The youngest of them, St Iamblicus, dressed as a beggar and went into the city to buy bread. On one of his excursions into the city, he heard that the emperor had returned and was looking for them. St Maximilian urged his companions to come out of the cave and present themselves for trial.
Learning where the young men were hidden, the emperor ordered that the entrance of the cave be sealed with stones so that the saints would perish from hunger and thirst. Two of the dignitaries at the blocked entrance to the cave were secret Christians. Desiring to preserve the memory of the saints, they placed in the cave a sealed container containing two metal plaques. On them were inscribed the names of the seven youths and the details of their suffering and death.
The Lord placed the youths into a miraculous sleep lasting almost two centuries.
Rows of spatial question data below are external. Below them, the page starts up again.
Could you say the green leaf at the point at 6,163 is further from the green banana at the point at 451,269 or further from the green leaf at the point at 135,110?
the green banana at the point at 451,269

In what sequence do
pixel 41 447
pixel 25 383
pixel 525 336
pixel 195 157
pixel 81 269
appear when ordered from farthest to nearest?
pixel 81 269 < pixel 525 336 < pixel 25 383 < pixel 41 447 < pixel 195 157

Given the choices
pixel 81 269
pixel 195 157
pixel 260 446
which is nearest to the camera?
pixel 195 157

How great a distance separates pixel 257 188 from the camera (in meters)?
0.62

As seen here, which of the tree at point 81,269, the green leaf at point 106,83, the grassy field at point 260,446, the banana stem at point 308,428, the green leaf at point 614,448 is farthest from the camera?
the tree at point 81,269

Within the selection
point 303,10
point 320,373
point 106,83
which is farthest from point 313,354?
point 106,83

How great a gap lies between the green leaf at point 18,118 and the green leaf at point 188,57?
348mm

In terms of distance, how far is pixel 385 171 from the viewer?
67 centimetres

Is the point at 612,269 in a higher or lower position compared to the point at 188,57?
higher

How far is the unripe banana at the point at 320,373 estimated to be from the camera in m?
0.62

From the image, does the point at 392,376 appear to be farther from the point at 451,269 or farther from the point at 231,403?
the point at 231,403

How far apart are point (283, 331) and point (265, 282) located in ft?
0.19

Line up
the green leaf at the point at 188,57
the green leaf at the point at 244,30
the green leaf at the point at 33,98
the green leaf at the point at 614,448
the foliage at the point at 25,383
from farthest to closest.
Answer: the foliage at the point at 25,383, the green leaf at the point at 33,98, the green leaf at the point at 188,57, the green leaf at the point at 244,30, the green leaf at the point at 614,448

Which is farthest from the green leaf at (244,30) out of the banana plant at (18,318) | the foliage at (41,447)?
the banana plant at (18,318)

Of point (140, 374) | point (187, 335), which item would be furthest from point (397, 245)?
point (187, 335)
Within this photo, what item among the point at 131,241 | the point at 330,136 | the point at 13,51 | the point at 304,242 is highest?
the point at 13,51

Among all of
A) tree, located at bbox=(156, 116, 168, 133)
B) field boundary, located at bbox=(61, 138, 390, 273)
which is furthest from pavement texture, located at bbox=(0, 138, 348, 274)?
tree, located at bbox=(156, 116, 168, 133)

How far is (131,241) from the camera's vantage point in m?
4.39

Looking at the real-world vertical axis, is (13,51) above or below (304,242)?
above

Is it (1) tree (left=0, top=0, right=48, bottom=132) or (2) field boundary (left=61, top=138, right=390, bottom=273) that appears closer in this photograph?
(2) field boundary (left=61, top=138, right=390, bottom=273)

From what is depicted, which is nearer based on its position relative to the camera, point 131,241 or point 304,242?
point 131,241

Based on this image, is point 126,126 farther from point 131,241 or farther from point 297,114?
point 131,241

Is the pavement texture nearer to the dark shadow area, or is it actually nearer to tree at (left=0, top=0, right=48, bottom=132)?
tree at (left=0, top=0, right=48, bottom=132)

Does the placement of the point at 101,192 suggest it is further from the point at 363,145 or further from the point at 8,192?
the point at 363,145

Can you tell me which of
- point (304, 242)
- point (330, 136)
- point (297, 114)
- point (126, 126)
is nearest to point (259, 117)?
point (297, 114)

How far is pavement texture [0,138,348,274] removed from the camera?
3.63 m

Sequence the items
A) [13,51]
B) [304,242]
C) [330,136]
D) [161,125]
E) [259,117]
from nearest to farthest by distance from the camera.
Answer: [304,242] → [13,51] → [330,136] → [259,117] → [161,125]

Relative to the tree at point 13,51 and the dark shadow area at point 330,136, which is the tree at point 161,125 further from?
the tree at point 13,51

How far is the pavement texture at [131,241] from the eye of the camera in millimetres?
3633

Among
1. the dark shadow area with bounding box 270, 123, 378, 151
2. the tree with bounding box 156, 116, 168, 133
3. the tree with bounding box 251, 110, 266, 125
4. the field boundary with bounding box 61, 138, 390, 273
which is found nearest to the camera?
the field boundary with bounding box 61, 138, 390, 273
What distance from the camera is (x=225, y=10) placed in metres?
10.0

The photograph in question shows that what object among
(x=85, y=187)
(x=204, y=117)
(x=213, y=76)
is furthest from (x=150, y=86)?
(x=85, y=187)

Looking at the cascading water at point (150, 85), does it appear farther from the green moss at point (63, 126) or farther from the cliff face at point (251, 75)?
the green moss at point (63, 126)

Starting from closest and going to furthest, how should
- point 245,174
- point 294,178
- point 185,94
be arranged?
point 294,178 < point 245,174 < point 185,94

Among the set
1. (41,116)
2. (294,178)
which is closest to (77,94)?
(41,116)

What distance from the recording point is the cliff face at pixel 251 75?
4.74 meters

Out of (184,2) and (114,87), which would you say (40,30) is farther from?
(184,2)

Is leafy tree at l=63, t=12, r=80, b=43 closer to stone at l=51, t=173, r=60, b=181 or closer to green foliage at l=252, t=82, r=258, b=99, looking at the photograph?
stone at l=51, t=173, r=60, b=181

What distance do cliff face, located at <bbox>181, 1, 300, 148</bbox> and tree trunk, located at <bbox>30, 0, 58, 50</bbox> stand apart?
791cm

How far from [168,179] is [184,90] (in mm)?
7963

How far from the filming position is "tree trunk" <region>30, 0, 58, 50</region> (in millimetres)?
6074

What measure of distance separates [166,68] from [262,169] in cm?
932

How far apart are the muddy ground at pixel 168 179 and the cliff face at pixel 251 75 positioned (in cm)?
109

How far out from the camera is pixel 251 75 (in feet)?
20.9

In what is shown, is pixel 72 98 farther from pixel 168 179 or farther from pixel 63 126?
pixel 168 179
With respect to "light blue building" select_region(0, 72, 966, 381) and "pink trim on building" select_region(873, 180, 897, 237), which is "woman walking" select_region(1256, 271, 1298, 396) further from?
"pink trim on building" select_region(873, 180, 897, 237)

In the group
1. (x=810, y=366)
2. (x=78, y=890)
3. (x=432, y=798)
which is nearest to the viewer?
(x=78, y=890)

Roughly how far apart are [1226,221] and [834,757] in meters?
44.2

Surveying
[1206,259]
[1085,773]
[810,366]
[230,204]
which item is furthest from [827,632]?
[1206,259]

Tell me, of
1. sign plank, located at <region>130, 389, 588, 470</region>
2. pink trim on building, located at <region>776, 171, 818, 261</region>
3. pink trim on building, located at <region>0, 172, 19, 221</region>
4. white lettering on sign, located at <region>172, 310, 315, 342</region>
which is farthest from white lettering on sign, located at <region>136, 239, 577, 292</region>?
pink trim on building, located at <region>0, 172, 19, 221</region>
In the meantime, the persecutions against Christians had ceased. During the reign of the holy emperor Theodosius the Younger (408-450) there were heretics who denied that there would be a general resurrection of the dead at the Second Coming of our Lord Jesus Christ. Some of them said, “How can there be a resurrection of the dead when there will be neither soul nor body, since they are disintegrated?” Others affirmed, “The souls alone will have a restoration, since it would be impossible for bodies to arise and live after a thousand years, when even their dust would not remain.” Therefore, the Lord revealed the mystery of the Resurrection of the Dead and of the future life through His seven saints.
The owner of the land on which Mount Ochlon was situated, discovered the stone construction, and his workers opened up the entrance to the cave. The Lord had kept the youths alive, and they awoke from their sleep, unaware that almost two hundred years had passed. Their bodies and clothing were completely undecayed.
Preparing to accept torture, the youths once again asked St Iamblicus to buy bread for them in the city. Going toward the city, the youth was astonished to see a cross on the gates. Hearing the name of Jesus Christ freely spoken, he began to doubt that he was approaching his own city.
When he paid for the bread, Iamblicus gave the merchant coins with the image of the emperor Decius on it. He was detained, as someone who might be concealing a horde of old money. They took St Iamblicus to the city administrator, who also happened to be the Bishop of Ephesus. Hearing the bewildering answers of the young man, the bishop perceived that God was revealing some sort of mystery through him, and went with other people to the cave.
At the entrance to the cave the bishop found the sealed container and opened it. He read upon the metal plaques the names of the seven youths and the details of the sealing of the cave on the orders of the emperor Decius. Going into the cave and seeing the saints alive, everyone rejoiced and perceived that the Lord, by waking them from their long sleep, was demonstrating to the Church the mystery of the Resurrection of the Dead.
Soon the emperor himself arrived in Ephesus and spoke with the young men in the cave. Then the holy youths, in sight of everyone, lay their heads upon the ground and fell asleep again, this time until the General Resurrection.
The emperor wanted to place each of the youths into a jeweled coffin, but they appeared to him in a dream and said that their bodies were to be left upon the ground in the cave. In the twelfth century the Russian pilgrim Igumen Daniel saw the holy relics of the seven youths in the cave.
There is a second commemoration of the seven youths on October 22. According to one tradition, which entered into the Russian PROLOGUE (of Saints’ Lives), the youths fell asleep for the second time on this day. The Greek MENAION of 1870 says that they first fell asleep on August 4, and woke up on October 22.
There is a prayer of the Seven Sleepers of Ephesus in the GREAT BOOK OF NEEDS (Trebnik) for those who are ill and cannot sleep. The Seven Sleepers are also mentioned in the service for the Church New Year, September 1.”